Nevertheless, after one drafts a new will, thoughts of death linger in his mind, and my disposition was anything but sunny when I reached the office and began opening the day's mail from readers. The second letter I read was from Mrs. J.K.T.

She had written the letter from a hospital bed at 3 a.m. The letter said:

"What I see in this geriatric wing scares me. Across the hall, a 92-year-old woman with a broken hip rants and raves, alternating between threatening to call the cops and pleading to go home. She has to be tied to the bed. No one comes to see her.

"My roommate is 84 and has many problems more serious than mine. Tonight she was 'tortured' for 45 minutes by a nurse who was trying to find a viable vein for yet another I.V. As mine often do, her veins collapse.

"An old man is tied in a chair daily in the hall near the nurses' station. He sits there with his eyes shut, groaning with every breath.

"Don't you think it is time we old folks get together and demand some kind of euthanasia legislation?

"My brother was admitted to the hospital on Good Friday. Early the next morning he suffered a cardiac arrest. The nurse was in his room at the time and summoned help at once, but he never regained consciousness.

"Electric shock started his heart beating again, but he remained in a deep, deep coma until he died, weeks later. The doctors said there had been just enough brain stem activity to keep him breathing and to keep his heart beating. My doctor says that if the same thing were to happen to me, he would have to do everything possible to revive me, even if right now I were to sign an 'order' that nothing be done to prolong my life under similar circumstances.

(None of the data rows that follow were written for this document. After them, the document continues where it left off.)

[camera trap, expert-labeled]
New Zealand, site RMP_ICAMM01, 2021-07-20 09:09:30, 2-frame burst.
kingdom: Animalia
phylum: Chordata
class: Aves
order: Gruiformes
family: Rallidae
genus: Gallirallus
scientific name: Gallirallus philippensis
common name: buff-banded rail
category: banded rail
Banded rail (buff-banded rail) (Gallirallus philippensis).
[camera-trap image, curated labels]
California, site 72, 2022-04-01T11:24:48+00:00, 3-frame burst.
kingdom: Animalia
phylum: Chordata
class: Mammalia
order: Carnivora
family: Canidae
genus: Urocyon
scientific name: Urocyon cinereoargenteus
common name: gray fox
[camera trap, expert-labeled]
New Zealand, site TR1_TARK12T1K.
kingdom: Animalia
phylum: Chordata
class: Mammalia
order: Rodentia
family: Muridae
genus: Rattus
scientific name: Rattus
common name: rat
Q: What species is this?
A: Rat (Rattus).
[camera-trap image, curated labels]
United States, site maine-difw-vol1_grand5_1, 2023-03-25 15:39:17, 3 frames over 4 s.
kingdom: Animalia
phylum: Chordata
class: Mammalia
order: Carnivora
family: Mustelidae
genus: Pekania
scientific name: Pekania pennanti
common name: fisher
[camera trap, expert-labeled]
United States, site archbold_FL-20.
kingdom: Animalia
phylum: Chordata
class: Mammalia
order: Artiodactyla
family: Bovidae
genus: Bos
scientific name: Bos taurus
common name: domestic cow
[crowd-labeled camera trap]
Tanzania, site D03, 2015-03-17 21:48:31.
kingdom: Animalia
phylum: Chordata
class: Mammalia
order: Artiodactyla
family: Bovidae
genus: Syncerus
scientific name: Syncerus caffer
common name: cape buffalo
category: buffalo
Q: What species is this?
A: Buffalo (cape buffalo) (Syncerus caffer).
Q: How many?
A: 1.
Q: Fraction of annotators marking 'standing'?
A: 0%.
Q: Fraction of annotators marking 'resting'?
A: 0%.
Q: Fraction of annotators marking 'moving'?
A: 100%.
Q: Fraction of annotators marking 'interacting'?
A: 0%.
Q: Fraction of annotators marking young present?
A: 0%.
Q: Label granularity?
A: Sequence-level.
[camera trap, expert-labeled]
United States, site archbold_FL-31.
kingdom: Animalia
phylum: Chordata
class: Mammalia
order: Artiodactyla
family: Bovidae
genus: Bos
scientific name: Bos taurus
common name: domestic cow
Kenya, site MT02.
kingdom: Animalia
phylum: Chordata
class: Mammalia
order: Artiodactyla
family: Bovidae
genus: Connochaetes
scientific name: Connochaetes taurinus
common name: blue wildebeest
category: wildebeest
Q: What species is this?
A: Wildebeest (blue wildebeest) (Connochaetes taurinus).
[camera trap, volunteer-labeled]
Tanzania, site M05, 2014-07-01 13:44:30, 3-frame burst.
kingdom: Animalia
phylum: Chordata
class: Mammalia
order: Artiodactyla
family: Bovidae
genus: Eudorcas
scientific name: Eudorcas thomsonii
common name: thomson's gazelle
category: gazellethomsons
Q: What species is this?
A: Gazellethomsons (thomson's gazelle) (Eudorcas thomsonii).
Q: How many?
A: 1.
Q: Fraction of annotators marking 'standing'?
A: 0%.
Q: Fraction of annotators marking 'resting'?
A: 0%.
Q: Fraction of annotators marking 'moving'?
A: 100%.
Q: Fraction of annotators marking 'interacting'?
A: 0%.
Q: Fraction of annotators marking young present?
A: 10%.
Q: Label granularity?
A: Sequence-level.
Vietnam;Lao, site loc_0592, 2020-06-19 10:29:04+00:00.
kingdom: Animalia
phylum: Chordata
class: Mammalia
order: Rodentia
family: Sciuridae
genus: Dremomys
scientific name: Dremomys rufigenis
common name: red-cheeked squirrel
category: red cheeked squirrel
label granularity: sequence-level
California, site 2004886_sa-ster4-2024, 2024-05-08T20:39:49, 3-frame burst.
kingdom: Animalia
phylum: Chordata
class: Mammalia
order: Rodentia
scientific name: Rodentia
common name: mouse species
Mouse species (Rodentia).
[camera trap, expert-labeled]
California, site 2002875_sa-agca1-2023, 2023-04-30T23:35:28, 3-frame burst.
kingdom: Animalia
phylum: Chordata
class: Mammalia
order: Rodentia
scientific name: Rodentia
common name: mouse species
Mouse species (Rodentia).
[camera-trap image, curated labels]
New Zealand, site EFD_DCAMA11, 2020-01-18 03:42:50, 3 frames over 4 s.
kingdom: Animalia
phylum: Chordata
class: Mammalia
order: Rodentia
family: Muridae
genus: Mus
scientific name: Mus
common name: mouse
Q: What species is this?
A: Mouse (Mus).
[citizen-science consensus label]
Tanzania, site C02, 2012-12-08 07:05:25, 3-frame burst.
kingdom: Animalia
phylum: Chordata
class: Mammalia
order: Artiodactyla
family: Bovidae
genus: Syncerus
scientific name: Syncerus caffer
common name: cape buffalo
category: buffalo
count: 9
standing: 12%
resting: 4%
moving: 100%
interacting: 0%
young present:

"No doubt you have visited nursing homes in which rows of breathing skeletons are lined up in macabre array. Many don't know who they are or where they are. Is it kindness to keep them alive? If I were in such condition, or under unremitting terminal pain, I know I would want to go -- and fast. Shouldn't I have the right to do that?

I don't know.

When my father was 82, I saw him fight back from a paralyzing stroke that the doctors thought would finish him. He lived several happy and useful years before a second stroke immobilized him. Who could say with certainty that he would not recover from the second stroke, too?

The day after I regained consciousness after open-heart surgery, my wife visited me in the intensive care unit. When she asked how I felt, I said, "If I could make it to the window, I'd jump."

What a stupid statement that was. A month after I made it, I played a round of golf and felt great.

So don't waste your time soliciting my views on euthanasia. They're worthless.

Instead, consider this note from Dick Kelly of Kensington. In referring to The Washington Home, formerly known as The Washington Home for Incurables, he wrote: "Recently, I watched a good friend die at The Washington Home for Incurables. Each time I visited my friend, I was impressed with the loving care he was receiving from the nurses, aides and volunteers there. I was reminded of the volunteers who worked at a leper hospital in Louisiana. One day, a visitor said to a volunteer, 'I wouldn't do your work for a million dollars.' The num replied, 'Neither would I.' "When I visited the funeral home, the first person I met was a nurse from The Washington Home for Incurables. I wonder if you could pay a tribute to those beautiful people who devote their efforts to performing a service that most of us would shun."

I could, and I do.

It is pleasant to share a bit of laughter among one's family and friends, and even between a writer and a reader. But life and laughter are finite, and eventually we must all think about death and tears.